For those who are curious:
Color Version:
High Res Version:

Older Experiments

Back in college, I attempted to teach a computer how to compose music by feeding midi data to a Hierarchical Hidden Markov Model. The results for that were not that great, but I still have one midi file generated by it that I thought sounded nice (from a set of anime midi files):, and here's a mp3 version for those who have trouble playing midi files: However, this was one result from many that were less coherent, so take it with a grain of salt.


I still haven't made a program that can teach computers to make games, or even acceptable pixel art yet, but that doesn't mean it won't be possible one day. For now, the results are interesting given that this was just a short project, so I figured I would share. Feel free to share any experiments you have done with machine learning and games. Until my next experiment!

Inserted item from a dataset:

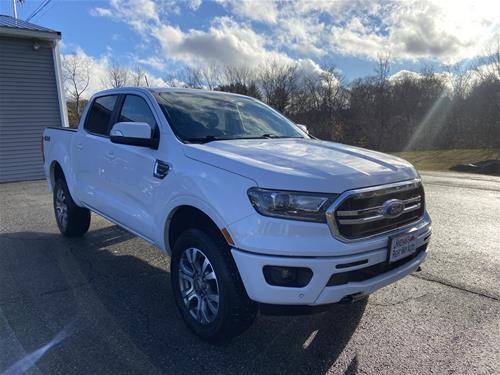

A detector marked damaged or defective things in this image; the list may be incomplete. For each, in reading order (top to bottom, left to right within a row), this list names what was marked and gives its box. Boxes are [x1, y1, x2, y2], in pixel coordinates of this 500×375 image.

crack in pavement [410, 274, 500, 302]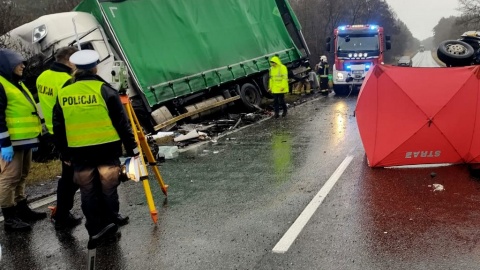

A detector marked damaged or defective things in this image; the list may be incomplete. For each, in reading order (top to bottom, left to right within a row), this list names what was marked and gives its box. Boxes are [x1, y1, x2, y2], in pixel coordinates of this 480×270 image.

  1. You could tweak the algorithm a bit if you don't allow single pixels floating or more than one polygon so that e.g. two separate circles are impossibles.

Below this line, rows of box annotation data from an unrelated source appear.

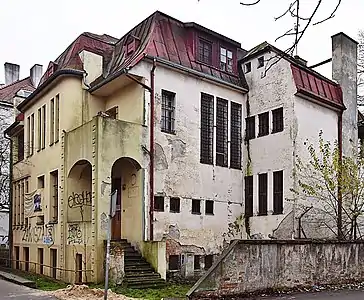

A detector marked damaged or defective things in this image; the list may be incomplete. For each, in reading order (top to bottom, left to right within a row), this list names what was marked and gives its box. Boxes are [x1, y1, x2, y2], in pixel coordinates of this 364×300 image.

peeling plaster wall [131, 62, 247, 256]
peeling plaster wall [243, 52, 298, 238]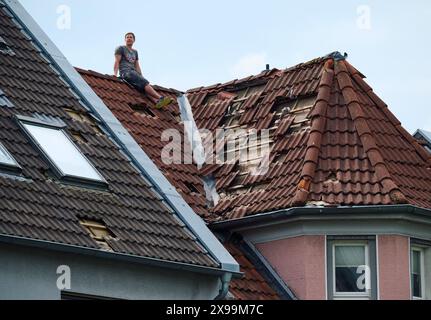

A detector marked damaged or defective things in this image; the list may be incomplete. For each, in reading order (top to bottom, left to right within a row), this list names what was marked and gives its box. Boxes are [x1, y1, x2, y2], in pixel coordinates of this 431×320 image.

missing roof tile [79, 219, 115, 251]
torn roofing underlayer [0, 0, 241, 276]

  2. This would clean it up some, and there are many other ways to clean it up further, but it would still be imperfect. Besides, it's interesting to see what it comes up with without any manually input rules on what an object or shape is. The song generated also had no manually input rules on music theory.

  3. I dont know what algorithms you use to teach the machine (would be nice if you could throw in some keywords to google cause Im interested in that topic too), but do you think some kind of algorithm that analysis outlines and reproduces them would be a good addition? When I paint stuff, outlines ussualy add a lot to the picture.

  4. It's tough to say what a program that analyzed outlines would do - it would probably have better outlines than this program (which only looks at pixels), but I have a feeling the outlines would be inconsistent unless it could somehow keep track of the whole shape and the individual segments at the same time, which could be interesting.

    As for how I taught the machine to make the pokemon, it's actually quite simple - it learned probability distributions for what pixel colors could appear given the pixel above, to the left of it, and in the mipmap level above. For example, if red is above it, blue is to the left of it, red is in the mipmap level above, in the source data, 50% of the pixels in that situation were red, 25% were green, and 25% were black, and so it places a red pixel there with 50% probability, green with 25%, and black with 25% (these are not the right numbers, but it gives a good idea).

  5. Jeah I got the same feeling about the outlinebut. The segment / shape learning could turn out that it just uses old segments and rearanges them in a new way, but combined with the probability distribution, this could actually lead somewhere worth trying =)

  6. Only one way to find out - try it and show me the results :) .

  7. Haha, hardware updates will always improve software - complex smart algorithms will eventually be outdone by simple brute force ones on more advanced computers!